• What is being asked:
Reproduce the listing below word for word, leaving out the pictures.

• Dataset entries:

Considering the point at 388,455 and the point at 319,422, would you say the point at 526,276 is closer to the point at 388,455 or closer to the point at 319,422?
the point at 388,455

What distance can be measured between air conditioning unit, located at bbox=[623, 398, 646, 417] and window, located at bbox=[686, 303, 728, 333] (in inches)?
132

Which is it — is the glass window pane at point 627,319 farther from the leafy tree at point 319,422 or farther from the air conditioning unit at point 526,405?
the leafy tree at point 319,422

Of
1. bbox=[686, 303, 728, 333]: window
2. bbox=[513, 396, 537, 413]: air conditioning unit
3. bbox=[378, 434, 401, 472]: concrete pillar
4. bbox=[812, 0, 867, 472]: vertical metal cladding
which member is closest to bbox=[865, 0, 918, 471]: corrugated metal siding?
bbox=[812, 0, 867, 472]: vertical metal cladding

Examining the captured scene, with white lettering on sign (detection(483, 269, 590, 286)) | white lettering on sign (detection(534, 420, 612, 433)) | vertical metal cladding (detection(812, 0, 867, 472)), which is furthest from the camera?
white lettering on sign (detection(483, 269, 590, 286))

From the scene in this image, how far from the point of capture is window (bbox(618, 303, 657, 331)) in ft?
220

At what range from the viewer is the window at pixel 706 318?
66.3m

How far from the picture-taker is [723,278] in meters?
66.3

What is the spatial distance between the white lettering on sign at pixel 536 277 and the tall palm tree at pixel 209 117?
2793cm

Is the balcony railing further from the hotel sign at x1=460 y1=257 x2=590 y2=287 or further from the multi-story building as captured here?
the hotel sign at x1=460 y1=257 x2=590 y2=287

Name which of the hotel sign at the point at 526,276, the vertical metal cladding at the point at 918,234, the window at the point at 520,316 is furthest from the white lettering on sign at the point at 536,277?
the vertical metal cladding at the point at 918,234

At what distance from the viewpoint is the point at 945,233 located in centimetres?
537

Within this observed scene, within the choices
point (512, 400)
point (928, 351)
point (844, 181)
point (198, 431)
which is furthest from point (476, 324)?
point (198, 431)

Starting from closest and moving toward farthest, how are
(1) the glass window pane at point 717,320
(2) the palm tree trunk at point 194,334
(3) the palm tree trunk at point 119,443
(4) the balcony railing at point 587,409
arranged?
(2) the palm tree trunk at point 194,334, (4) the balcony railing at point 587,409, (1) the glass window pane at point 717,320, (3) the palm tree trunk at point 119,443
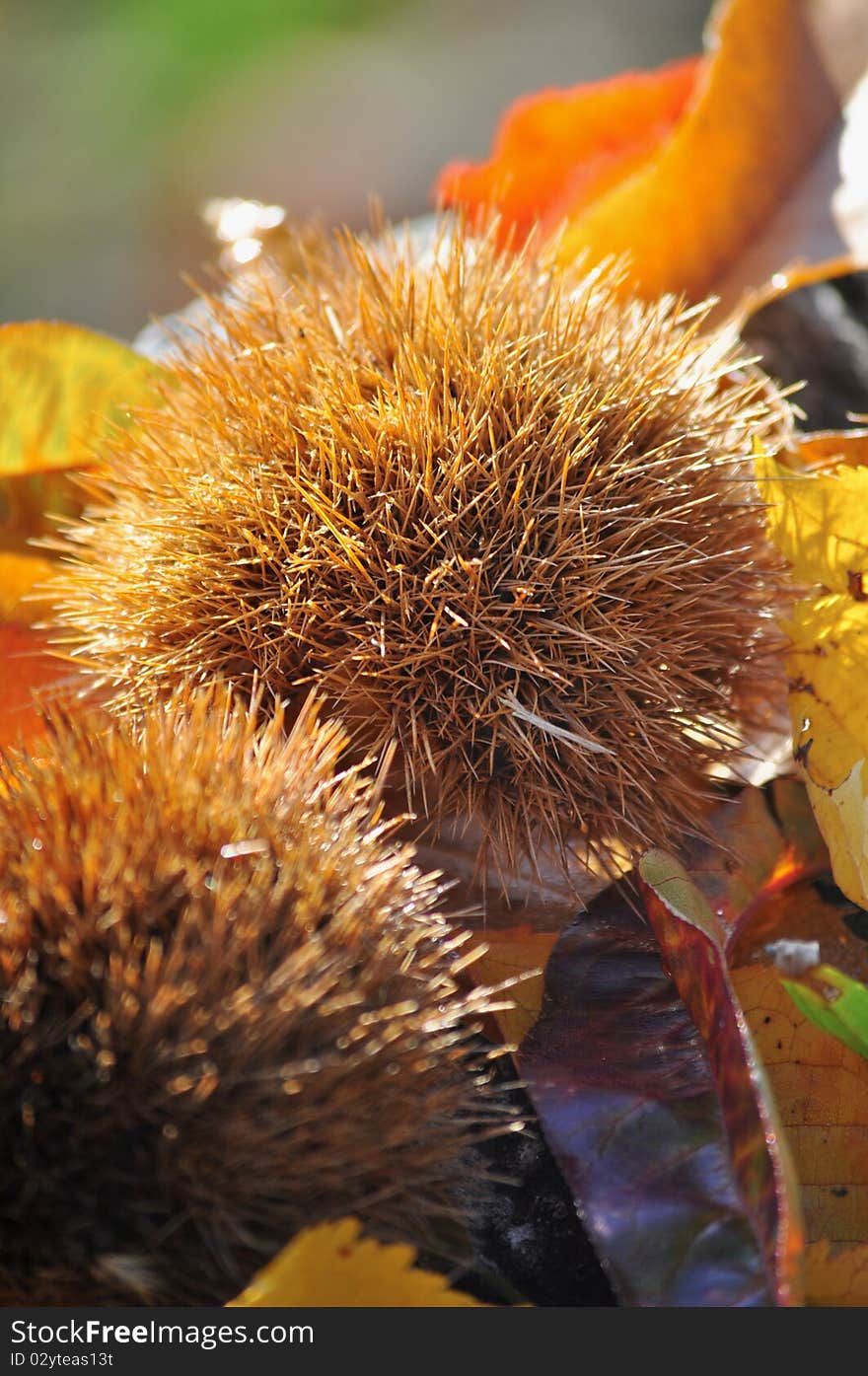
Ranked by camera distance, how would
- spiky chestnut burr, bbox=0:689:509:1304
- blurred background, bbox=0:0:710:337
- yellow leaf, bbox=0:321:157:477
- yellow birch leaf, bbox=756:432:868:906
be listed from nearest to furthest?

• Task output:
Considering the point at 388,455 and the point at 319,422, would you say the point at 526,276 is closer to the point at 388,455 or closer to the point at 319,422?
the point at 388,455

What distance can be measured between air conditioning unit, located at bbox=[623, 398, 646, 417] and window, located at bbox=[686, 303, 728, 333] (in inches)?
132

Which is it — is the glass window pane at point 627,319 farther from the leafy tree at point 319,422 or farther from the air conditioning unit at point 526,405?
the leafy tree at point 319,422

Of
1. bbox=[686, 303, 728, 333]: window
2. bbox=[513, 396, 537, 413]: air conditioning unit
3. bbox=[378, 434, 401, 472]: concrete pillar
4. bbox=[812, 0, 867, 472]: vertical metal cladding
which member is closest to bbox=[865, 0, 918, 471]: corrugated metal siding?
bbox=[812, 0, 867, 472]: vertical metal cladding

Examining the captured scene, with white lettering on sign (detection(483, 269, 590, 286)) | white lettering on sign (detection(534, 420, 612, 433)) | vertical metal cladding (detection(812, 0, 867, 472)), which is furthest from the camera?
white lettering on sign (detection(483, 269, 590, 286))

From the scene in this image, how far from the point of capture is window (bbox(618, 303, 657, 331)) in ft?
220

At what range from the viewer is the window at pixel 706 318?
66.3m

How far from the picture-taker is [723,278] in meters?
66.3

What is the spatial distance between the white lettering on sign at pixel 536 277 and the tall palm tree at pixel 209 117?
2793cm

Is the balcony railing further from the hotel sign at x1=460 y1=257 x2=590 y2=287 or further from the multi-story building as captured here?
the hotel sign at x1=460 y1=257 x2=590 y2=287

Name which of the hotel sign at the point at 526,276, the vertical metal cladding at the point at 918,234, the window at the point at 520,316 is furthest from the white lettering on sign at the point at 536,277?
the vertical metal cladding at the point at 918,234

At what distance from the viewpoint is the point at 945,233 located in centimetres?
537

Within this observed scene, within the choices
point (512, 400)
point (928, 351)
point (844, 181)
point (198, 431)
which is furthest from point (476, 324)?
point (198, 431)

Starting from closest and moving toward farthest, how are
(1) the glass window pane at point 717,320
(2) the palm tree trunk at point 194,334
(3) the palm tree trunk at point 119,443
(4) the balcony railing at point 587,409
arranged?
(2) the palm tree trunk at point 194,334, (4) the balcony railing at point 587,409, (1) the glass window pane at point 717,320, (3) the palm tree trunk at point 119,443
Ranked by camera distance, how would
- spiky chestnut burr, bbox=0:689:509:1304
- blurred background, bbox=0:0:710:337
- yellow leaf, bbox=0:321:157:477
- yellow birch leaf, bbox=756:432:868:906
be listed from nearest to furthest?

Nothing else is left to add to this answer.